POTONGAN DOKUMEN =
────────────────────

B.     Rumusan Masalah
1.      Pengertian Hukum Perkawinan Adat
2.      Sistem Perkawian
3.      Pengaruh agama  dalam perkawinan adat
4.      Acara dan Upacara Perkawinan dalam Hukum Perkawinan Adat
C.     Tujuan
1.      Dapat mengetahui Pengertian Hukum Perkawinan Adat
2.      Dapat mengetahui Sistem perkawian
3.      Dapat mengetahui Pengaruh agama  dalam perkawinan adat
4.      Dapat mengetahui Acara dan Upacara Perkawinan dalam Hukum Perkawinan Adat


BAB II
PEMBAHASAN

A.           Pengertian Hukum Perkawinan Adat
Sebelum membahas lebih jauh tentang perkawinan adat, terlebih dahulu akan dibahas mengenai pengertian hukum adat. Hukum adat menurut Suriyaman Mustari Pide adalah merupakan keseluruhan adat (yang tidak tertulis) dan hidup dalam masyarakat berupa  kesusilaan, kebiasaan, dan kelaziman yang mempunyai akibat hukum. [1] Artinya bahwa hukum adat adalah keseluruhan tingkah laku yang berlaku dalam masyarakat yang lambat laun di anut sebagai hukum. Misalnya sistem perkawinan yang terjadi berdasarkan adat istiadat setempat.
Menurut hukum adat Indonesia, perkawinan bukan saja sebagai perikatan perdata melainkan juga perikatan adat sekaligus merupakan perikatan kekerabatan dan ketetanggaan, atau dengan sahuta (batak).[2]
Menurut Prof.Dr. Barend Ter Haar, B.Zn. disebutkan
Perkawinan adalah suatu usaha atau peristiwa hukum yang menyebabkan terus berlangsungnya golongan dengan tertibnya dan merupakan suatu syarat yang menyebabkan terlahirnya angkatan baru yang meneruskan golongan itu tersebut
Sedangkan menurut Djaren Saragih,S.H dinyatakan sebagai berikut :
Hukum Perkawinan adat adalah keseluruhan kaidah hukum yang menentukan prosedur yang harus ditempuh oleh dua orang yang bertalian kelamin dalam menciptakan kehidupan bersama dalam suatu rumah tangga dengan tujuan untuk meneruskan keturunan”
Prof. Hilman Hadikusuma, S.H menyebutkan pula bahwa :
Hukum Adat perkawinan adalah aturan-aturan hukum adat yang mengatutentang bentuk-bentuk perkawinan, cara-cara pelamaran, upacara perkawinan dan putusnya perkawinan di Indonesia”.

────────────────────

BAHAN SUMBER =
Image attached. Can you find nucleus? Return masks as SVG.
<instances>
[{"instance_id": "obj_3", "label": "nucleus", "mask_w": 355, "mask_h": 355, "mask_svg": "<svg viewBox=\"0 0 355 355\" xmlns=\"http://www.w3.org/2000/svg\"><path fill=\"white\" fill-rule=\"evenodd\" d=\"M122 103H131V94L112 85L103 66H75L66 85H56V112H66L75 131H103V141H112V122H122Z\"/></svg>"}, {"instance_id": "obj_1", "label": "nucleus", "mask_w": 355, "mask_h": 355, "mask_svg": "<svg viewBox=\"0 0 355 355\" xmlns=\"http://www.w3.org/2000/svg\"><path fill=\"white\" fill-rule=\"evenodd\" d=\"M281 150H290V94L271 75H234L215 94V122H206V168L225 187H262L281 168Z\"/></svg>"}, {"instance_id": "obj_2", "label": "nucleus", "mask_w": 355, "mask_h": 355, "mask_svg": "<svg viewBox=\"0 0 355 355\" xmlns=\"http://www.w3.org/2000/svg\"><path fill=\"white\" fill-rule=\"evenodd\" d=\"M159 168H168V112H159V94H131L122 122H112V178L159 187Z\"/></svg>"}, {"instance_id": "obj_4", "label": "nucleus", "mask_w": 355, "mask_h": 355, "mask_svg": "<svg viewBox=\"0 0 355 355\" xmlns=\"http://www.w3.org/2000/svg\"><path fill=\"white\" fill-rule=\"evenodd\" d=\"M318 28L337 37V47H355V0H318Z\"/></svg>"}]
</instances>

────────────────────

INSTRUKSI A = Dalam potongan dokumen tentang hukum perkawinan adat, perkawinan menurut hukum adat Indonesia bukan hanya perikatan perdata, melainkan juga perikatan apa saja?
INSTRUKSI B = Tuliskan bagian potongan dokumen tentang hukum perkawinan adat yang dimulai dengan kata-kata yang memuat "A.           Pengertian Hukum" dan berakhir dengan "adat istiadat setempat.".
INSTRUKSI C = Sebutkan semua nama ahli yang pendapatnya dikutip dalam potongan dokumen tentang hukum perkawinan adat.

JAWABAN A = Perikatan adat, sekaligus perikatan kekerabatan dan ketetanggaan.

JAWABAN B =
A.           Pengertian Hukum Perkawinan Adat
Sebelum membahas lebih jauh tentang perkawinan adat, terlebih dahulu akan dibahas mengenai pengertian hukum adat. Hukum adat menurut Suriyaman Mustari Pide adalah merupakan keseluruhan adat (yang tidak tertulis) dan hidup dalam masyarakat berupa  kesusilaan, kebiasaan, dan kelaziman yang mempunyai akibat hukum. [1] Artinya bahwa hukum adat adalah keseluruhan tingkah laku yang berlaku dalam masyarakat yang lambat laun di anut sebagai hukum. Misalnya sistem perkawinan yang terjadi berdasarkan adat istiadat setempat.

JAWABAN C = Suriyaman Mustari Pide; Prof.Dr. Barend Ter Haar, B.Zn.; Djaren Saragih, S.H; Prof. Hilman Hadikusuma, S.H